A proper plan for Northern Ireland - not one of Baldrick’s cunning ones

Sammy Wilson
Sammy Wilson

I love elections! I especially love going round the doors talking to people about issues which they find important and explaining my position on them.

I always get a good laugh as well. One constituent this week told me the main thing concerning her was climate change. She had watched a film about the ice melting at the Arctic (actually it isn’t) and she was afraid that in 10 years’ time we would all be flooded out.

I pointed out that she was living about 400ft above Larne and, as sea levels had risen about two inches in the last hundred years so, I thought she was pretty safe. Always like to bring comfort to my constituents!

This week however I haven’t really enjoyed my sally around the doors of East Antrim. It’s been like living through some diluvian age. Even Noah didn’t have it as bad as I and my canvassing team have had to endure. At leasthe was in the ark when it was raining - we have been tramping the streets braving rain, sleet, hail and worst of all, gale-force winds.

It was therefore with some relief that at one of the doors I was greeted by a man who announced he was a “fenian” but his was “a dolly mixture house” meaning he was married to a Protestant and he invited me in for a cup of tea.

I protested rather weakly and left the rest of the foot-soldiers to battle the elements whilst I had tea and chocolate biscuits, though I did insist that I did not drink green tea only the good English breakfast variety.

Just to show I am not totally heartless as they came back past the house I encouraged him to invite them in as well.

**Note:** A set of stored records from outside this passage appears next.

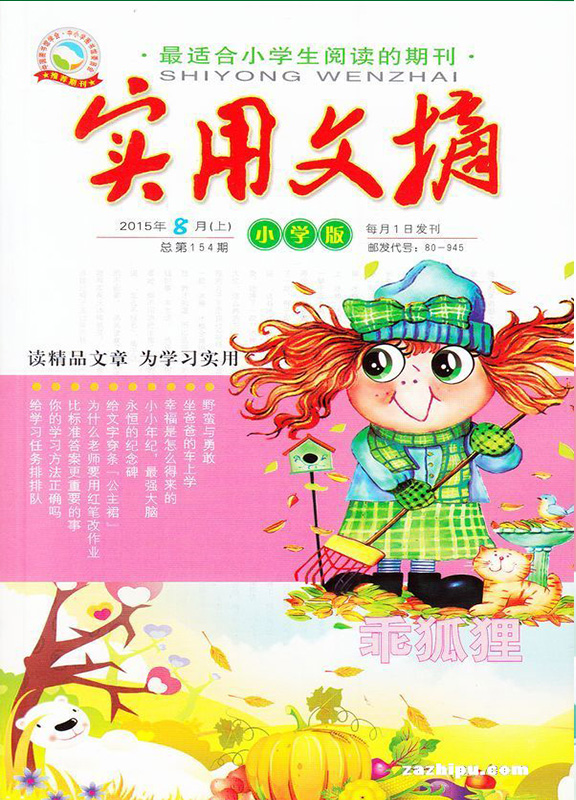 实用文摘(小学版3-6年级)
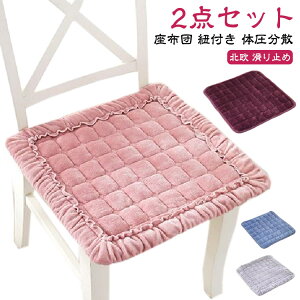 2_Zbg `FANbV ֎q NbV zc _CjO`FA NbV CX ֎qp Rt V[g NbV   `FA ̈U   k ~ 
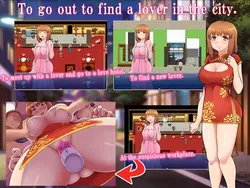 若い結婚した女性、ユカの不正な日記. ゲーム画像: img6.webp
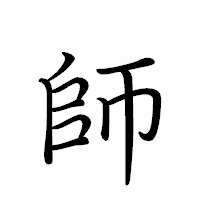 「師」のペン字体フォント・イメージ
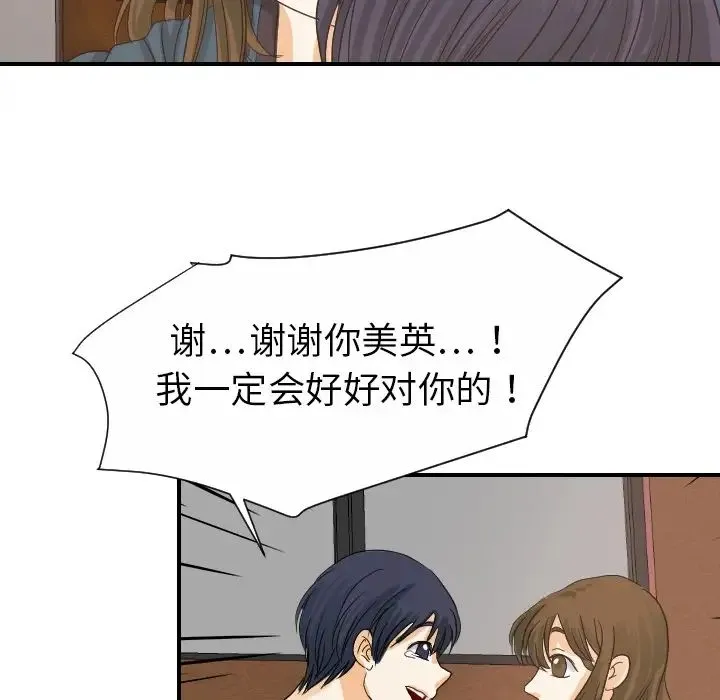 超能力者 - 第19话 - page 71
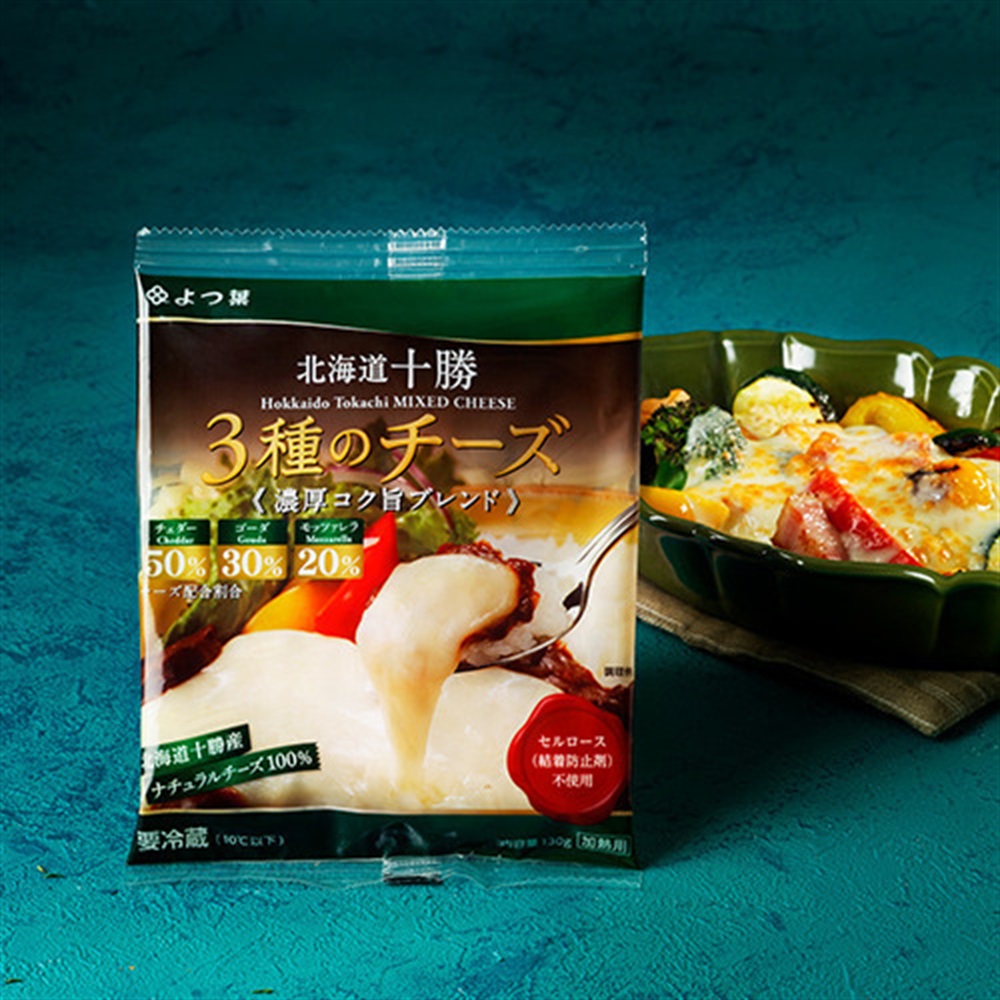 よつ葉北海道十勝　3種のチーズ濃厚コク旨ブレンド130gの商品画像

As we drank tea he came straight to the point. Why would a vote for me be any different to a vote for any other candidate? My answer was simple. My party was the only party with a plan designed to maximise Northern Ireland’s influence in the next parliament in which the common view was no major party would have an overall majority and would therefore have to reach agreements with some of the smaller parties.

Unlike the “cunning plans” put forward by Baldrick in the TV comedy Blackadder we had a plan which could work.

It embraces a sensible approach to the national issues of: dealing with the deficit in the nation’s finances; ensuring the safety of the country by building up the armed forces; reforming welfare while not hurting those who genuinely need support from the state; sensibly addressing immigration without cutting off much needed skilled labour from abroad. We believe it is important that Northern Ireland politicians play a constructive role in the national affairs of our country.

At the same time if there is an opportunity to maximise our influence then we should obtain whatever advantage we can to improve the quality of life for the people of Northern Ireland. We have scores of ideas which we want the Westminster administration to consider for improving our economy, public services and the efficiency of government in Northern Ireland.

Will we get all we want? Most unlikely, but we have set out a range of issues and policies by which we will judge who we would support in the event of our votes being required.

Furthermore the voting public can examine those ideas when making their decision at the ballot box.

It is one thing to have a plan, it is another to be able to execute it. There is no point in voting for Sinn Fein - they have no influence because they don’t even go to Westminster. There is no point in voting SDLP - they are already committed to supporting the Labour Party so have no bargaining power or plan.

There is no point in voting for some of the smaller parties because even if they did win a seat what do they have to offer but one vote, no bargaining power there. The real power comes from one large block of uncommitted votes which only my party can offer.

As it turned out he had decided to vote for me anyway because of “the nice girls in your office” hesaid, who had helped him out with some problems. However he also agreed “at least I might get some value out of a vote given to you Sammy.”

That is the issue - how can your vote purchase maximum value for Northern Ireland? The answer is give it to the party with the Plan.